U-umlaut search --> indexing user name müller , search fails for müller but success for muller


(nandakumar sedhuraman) #1

indexing user name müller , i am able to search by query muller , but when i query for müller .. it's not returning anything .. could you please help me on this

below is my analyzer configuration.

{
"settings":{
"analysis":{
"analyzer":{
"myOwn_index_analyzer":{
"tokenizer":[
"standard"
],
"filter":[
"standard",
"my_delimiter",
"lowercase",
"icu_folding"
]
},
"myOwn_search_analyzer":{
"tokenizer":[
"standard"
],
"filter":[
"standard",
"my_delimiter",
"lowercase",
"icu_folding"
]
}
},
"filter":{
"my_delimiter":{
"type":"word_delimiter",
"generate_word_parts":true,
"catenate_words":true,
"catenate_numbers":true,
"catenate_all":true,
"split_on_case_change":true,
"preserve_original":true,
"split_on_numerics":true,
"stem_english_possessive":true
}
}
}
}
}


#2

I too have a similar issue. My mapping looks pretty much the same. It looks like the analyzer is replacing the umlaut with a standard ascii character but also not keeping the umlaut. My use case is to allow for searches with or without the special characters. So "ju" and "jü" should both work. I'm trying to use the icu_folder as well - does anyone have any insight or examples of this?

Thanks!


(Jörg Prante) #3

Use german normalizer

https://www.elastic.co/guide/en/elasticsearch/reference/current/analysis-normalization-tokenfilter.html


#4

Hi Jorg,

Thanks for the response. I'm currently using the icu_folding filter which seems to take care of the special characters like the german normalizer you mentioned. But it seems like both of these filters "replace" the special characters with an non-extended ascii equivelant. So "ß: get converted to "ss" and "ö" gets converted to "o". That great, but I want to search to succeed for both. So a prefix query of "das" or "daß" should BOTH return the correct document. I was thinking the preserver original set to true would keep both tokens, but it doesn't seem to do so. I'm still pretty new to ES, so forgive me if I'm asking simple questions.

Thanks!


(Jörg Prante) #5

A token filter works best by reducing words to a base form which can be indexed, and apply the token filter also at search time.

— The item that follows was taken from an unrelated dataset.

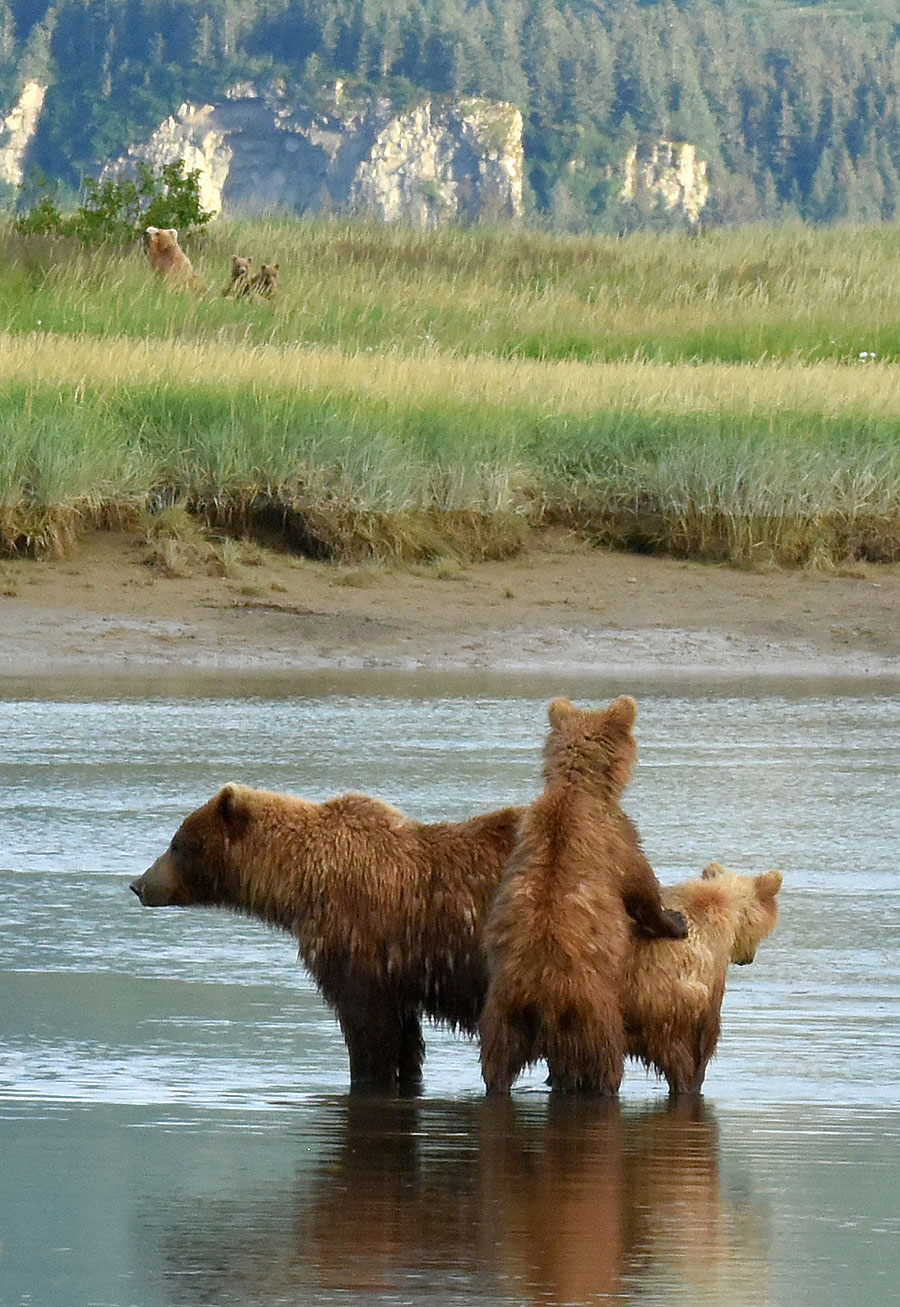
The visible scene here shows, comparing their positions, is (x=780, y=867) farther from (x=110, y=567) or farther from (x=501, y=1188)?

Keeping the original token in the token stream can be achieved by the token filter keyword_repeat. It distorts the frequency of words in the index so you must live with it when you wonder about different scoring values. You should add the unique filter to avoid double tokens. Highlighting is supposed not to work any more.

Also, when analyzing german, your method is not complete. Folding is just one part. German umlauts are also valid in expanded form: ä->ae, ö->oe, ü->ue and also ae->ä, oe->ö, and ue->ü. This umlaut conversion has to be performed in a grammar context to avoid errors. The Snowball analyzer is able to do this conversion (see below snowball_german_umlaut)

Also, there is the ICU normalizer. Normalization is an important step before folding if you don't know how the input text is encoded. It converts characters which might be decomposed into a Unicode normalized form. Unicode does not have a distinction between umlaut and diaresis (trema).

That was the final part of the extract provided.